Un'ultima cosa: spesso oltre le "parole per dirlo" cerchiamo di trovare il "momento giusto per dirlo". Ricorda che questo momento giusto non esiste, non arriverà mai. Quindi il momento giusto è quello in cui il tuo cuore è pronto a riversarsi. In questo senso e solo in questo senso, può essere giusto anche il momento in cui, come è stato per me, stai girando il sugo nella pentola. Un abbraccio a te e, dato che vivi in Sardegna dove non esiste associazionismo transgender, purtroppo non ti posso consigliare la cosa che io ritengo più utile in assoluto sia per capire, sia per trovare forza e coraggio, sia per uscire dall'isolamento: i gruppi AMA.. I gruppi di Auto Mutuo Aiuto. Se segui il sito di Crisalide, non appena riusciremo ad aprirne altri, ne daremo notizia. Per ora, credo che né Milano, né Genova, né Pisa possano essere alla tua portata.

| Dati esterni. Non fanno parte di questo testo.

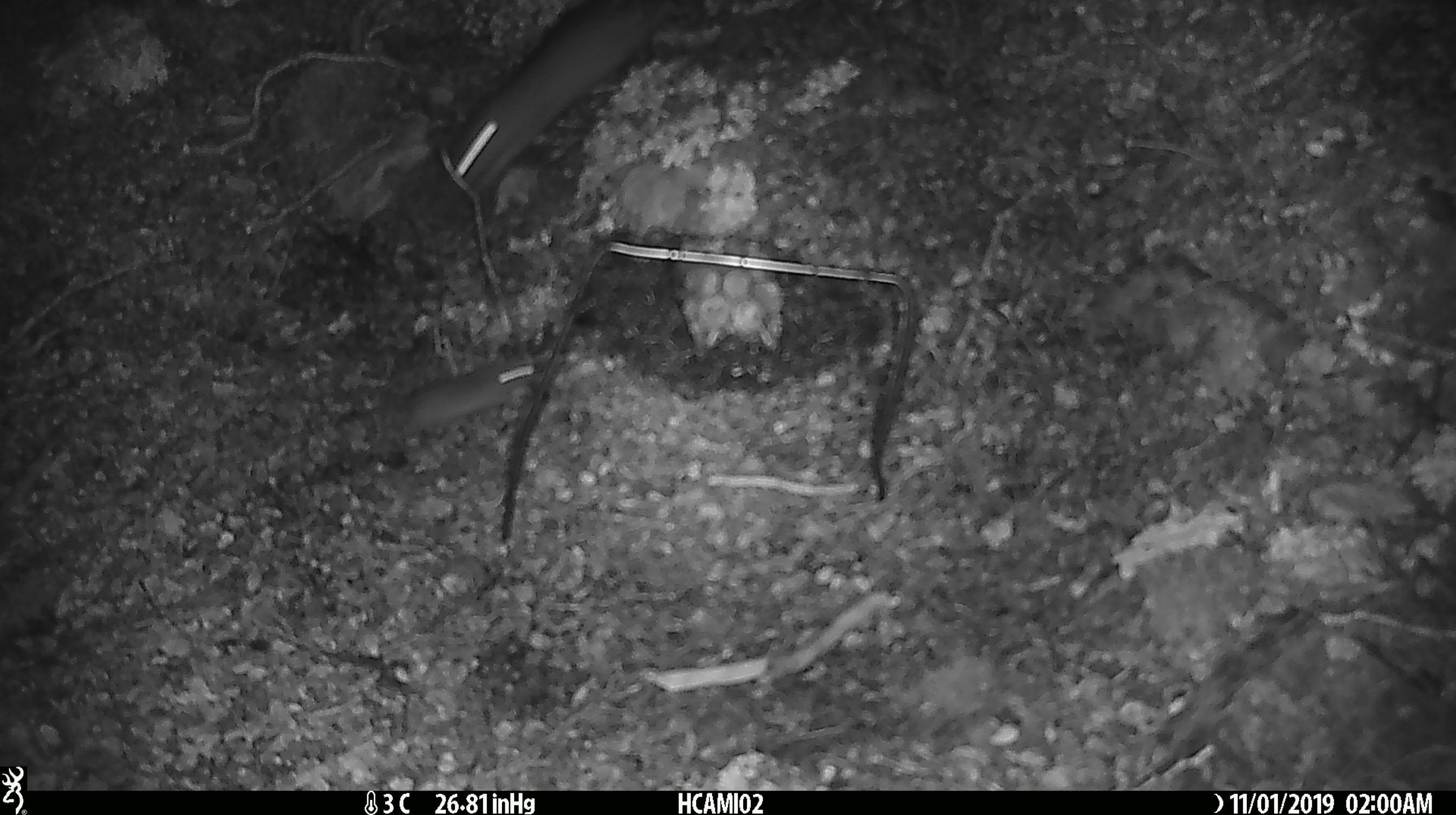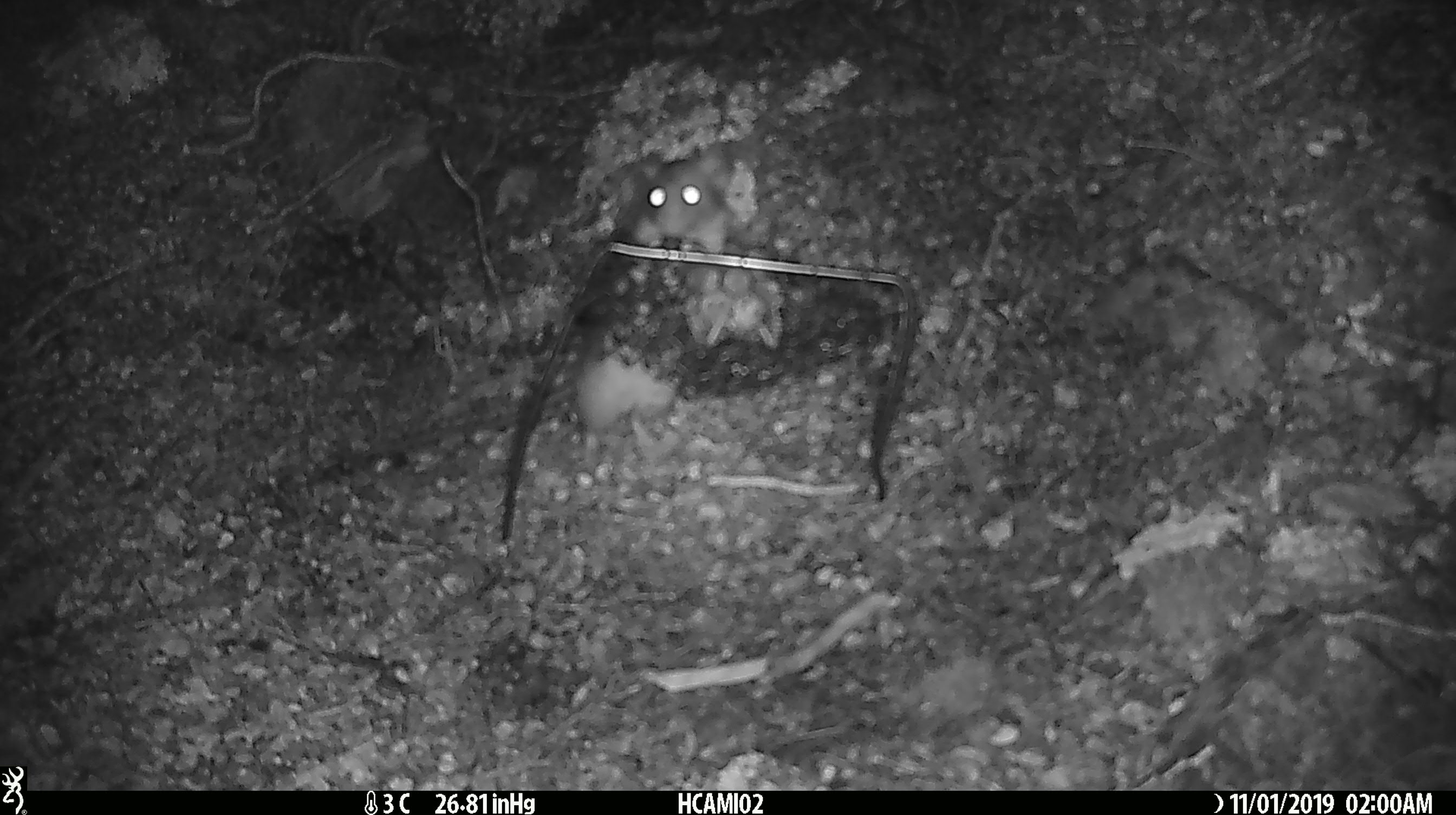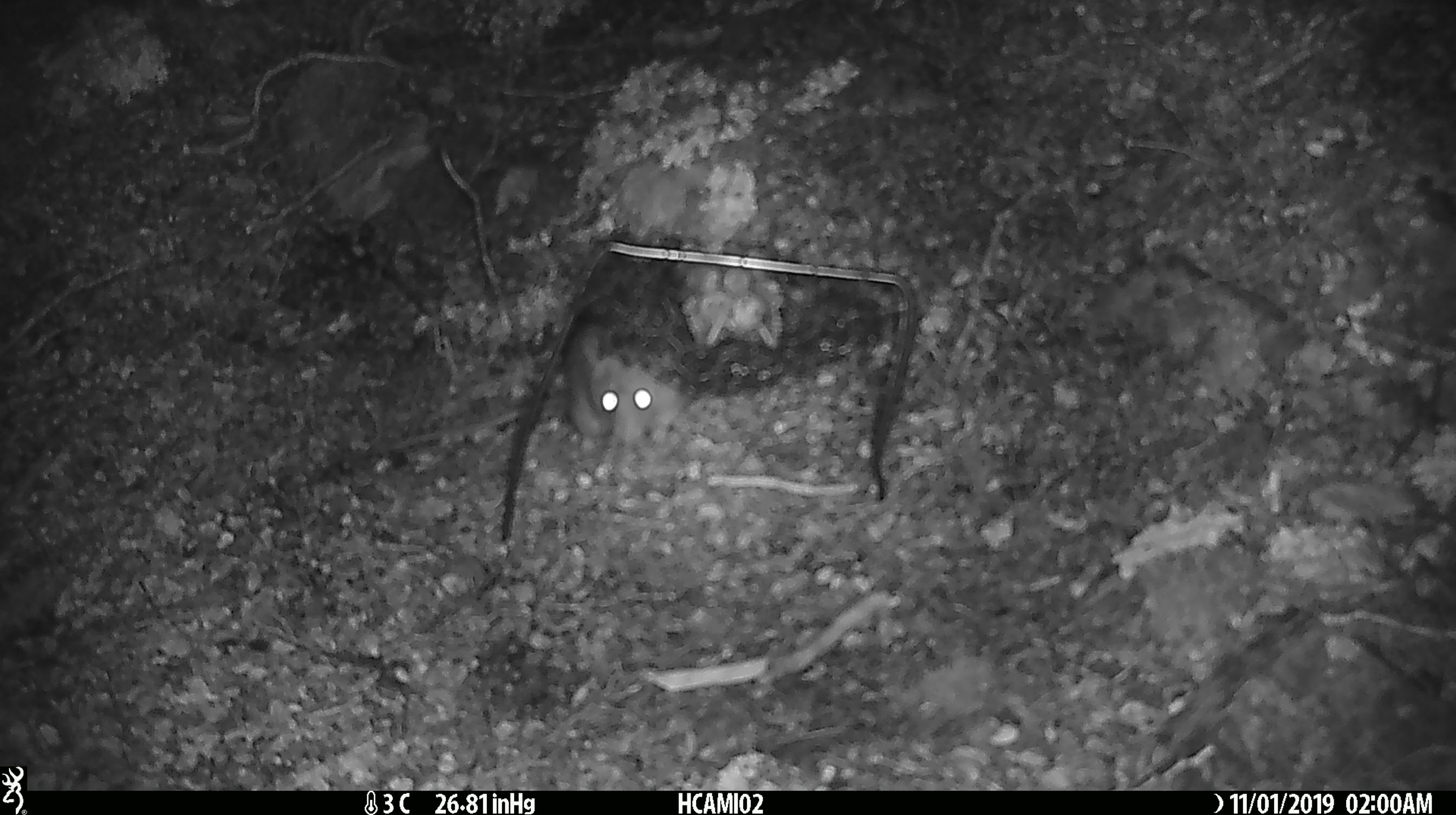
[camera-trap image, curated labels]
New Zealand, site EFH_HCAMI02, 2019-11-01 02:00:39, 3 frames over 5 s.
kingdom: Animalia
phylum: Chordata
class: Mammalia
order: Rodentia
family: Muridae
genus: Mus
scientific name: Mus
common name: mouse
Mouse (Mus).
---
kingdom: Animalia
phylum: Chordata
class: Mammalia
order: Rodentia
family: Muridae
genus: Rattus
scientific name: Rattus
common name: rat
Rat (Rattus).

www.crisalide-azionetrans.it
Sono molto felice che il M.O.S. ti accolga, ma ritengo che almeno nella tua fase, la buona volontà dei ragazzi gay, non sia sufficiente ad aiutarti. Confortarti si, ma a volte ci vuole qualcosa di più. E' evidente che, se del caso, sia io personalmente, sia Crisalide tutta, è a disposizione del M.O.S. e di qualsiasi altra Ass.ne Gay e Lesbica, per consigli e informazioni.